Navigating Polytopes with Safety: A Control Barrier Function Approach
Tamas G. Molnar
TL;DR
This work addresses safe navigation for polytopes by deriving a closed-form control barrier function (CBF) candidate that guarantees collision-free motion for polytope-shaped agents in polytope environments. The method leverages smooth max/min approximations (e.g., log-sum-exp) to compose barriers for unions and intersections of half-spaces, enabling explicit, real-time-safe controllers for point and polytope agents in 2D and 3D, including time-varying obstacles.
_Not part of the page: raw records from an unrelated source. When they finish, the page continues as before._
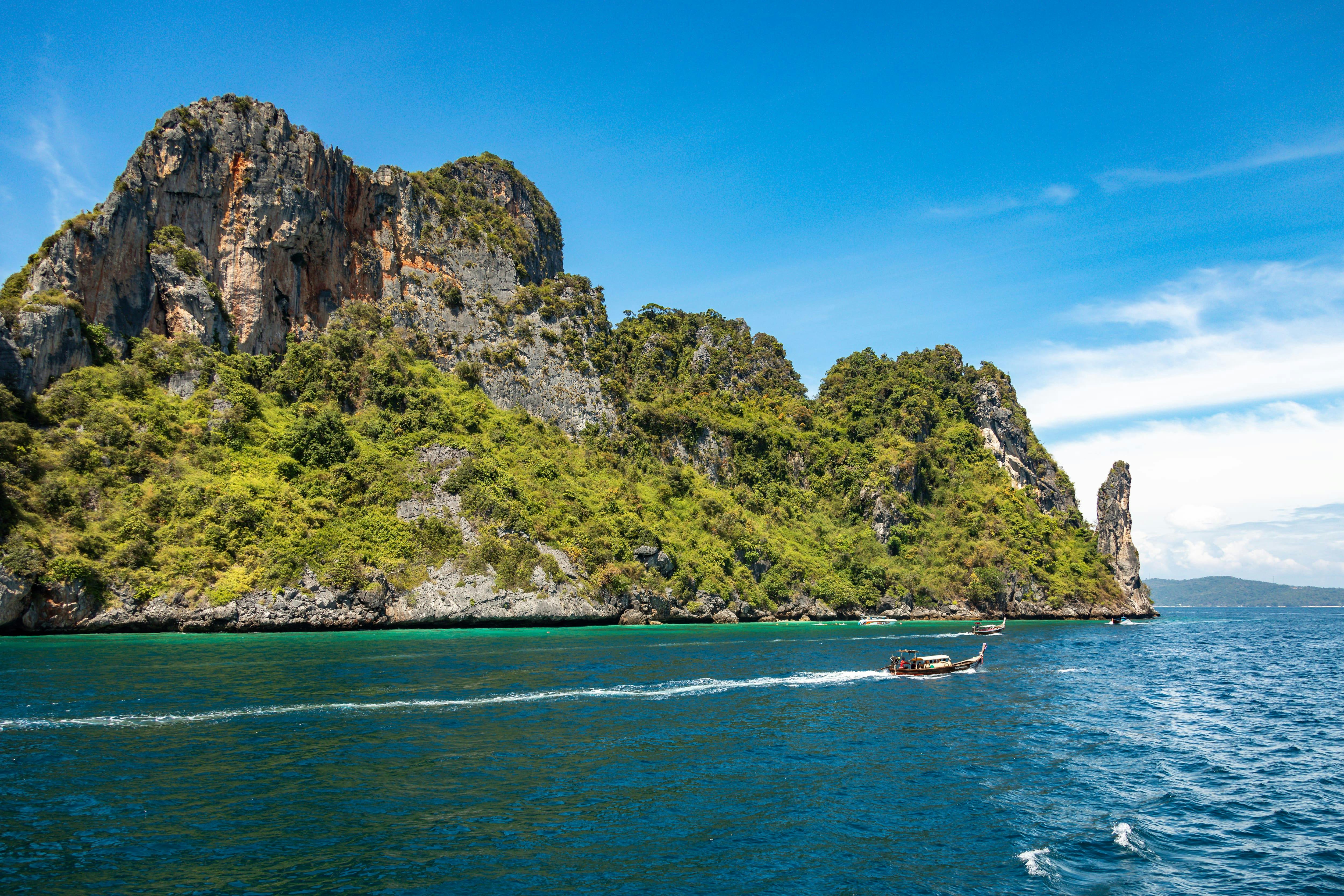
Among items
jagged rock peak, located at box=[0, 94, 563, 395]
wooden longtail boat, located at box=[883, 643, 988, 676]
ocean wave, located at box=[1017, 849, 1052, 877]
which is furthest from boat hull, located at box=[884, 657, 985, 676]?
jagged rock peak, located at box=[0, 94, 563, 395]

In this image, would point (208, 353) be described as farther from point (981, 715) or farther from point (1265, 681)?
point (1265, 681)

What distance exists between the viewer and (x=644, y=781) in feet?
73.8

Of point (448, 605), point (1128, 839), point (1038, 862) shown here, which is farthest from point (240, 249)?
point (1128, 839)

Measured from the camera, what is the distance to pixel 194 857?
51.0 feet

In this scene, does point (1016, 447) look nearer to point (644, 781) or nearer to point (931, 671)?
point (931, 671)

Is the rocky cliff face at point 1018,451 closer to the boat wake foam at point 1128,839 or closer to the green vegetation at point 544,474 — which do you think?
the green vegetation at point 544,474

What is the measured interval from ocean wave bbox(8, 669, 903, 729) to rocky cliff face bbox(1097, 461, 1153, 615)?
4372 inches

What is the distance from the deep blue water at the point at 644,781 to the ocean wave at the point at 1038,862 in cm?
13

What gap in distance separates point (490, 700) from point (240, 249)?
299 ft

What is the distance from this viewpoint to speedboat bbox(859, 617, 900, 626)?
3895 inches

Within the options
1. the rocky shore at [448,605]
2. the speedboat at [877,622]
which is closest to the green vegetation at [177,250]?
the rocky shore at [448,605]

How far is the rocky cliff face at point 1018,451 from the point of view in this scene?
149 m

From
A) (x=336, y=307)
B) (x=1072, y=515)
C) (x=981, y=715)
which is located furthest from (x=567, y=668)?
(x=1072, y=515)

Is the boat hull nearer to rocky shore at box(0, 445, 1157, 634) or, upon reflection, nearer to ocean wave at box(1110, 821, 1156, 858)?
ocean wave at box(1110, 821, 1156, 858)
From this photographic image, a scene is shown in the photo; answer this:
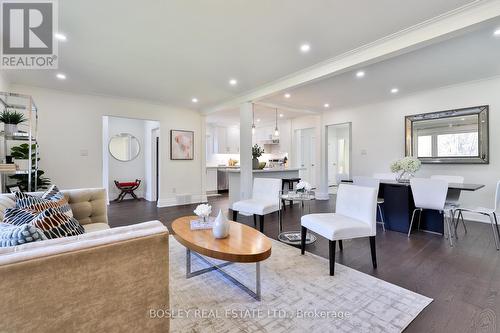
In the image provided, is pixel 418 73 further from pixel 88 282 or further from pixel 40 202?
pixel 40 202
Key contributions include a unified, closed-form CBF formulation for half-spaces, convex polytopes, and general polytopes, extended to rigid-body agents via vertex representations, with provable safety under a conservative under-approximation and a tunable smoothing parameter ${\kappa}$ and safety buffer ${b}$. The approach emphasizes simplicity and real-time applicability over optimization-based planning, showing successful simulations in various obstacle configurations, including dynamic environments and non-convex geometries. This enables safer, reactive navigation using polytope approximations in practical robotic settings where geometry dominates collision risks.
Abstract
Collision-free motion is a fundamental requirement for many autonomous systems. This paper develops a safety-critical control approach for the collision-free navigation of polytope-shaped agents in polytope-shaped environments. A systematic method is proposed to generate control barrier function candidates in closed form that lead to controllers with formal safety guarantees. The proposed approach is demonstrated through simulation, with obstacle avoidance examples in 2D and 3D, including dynamically changing environments.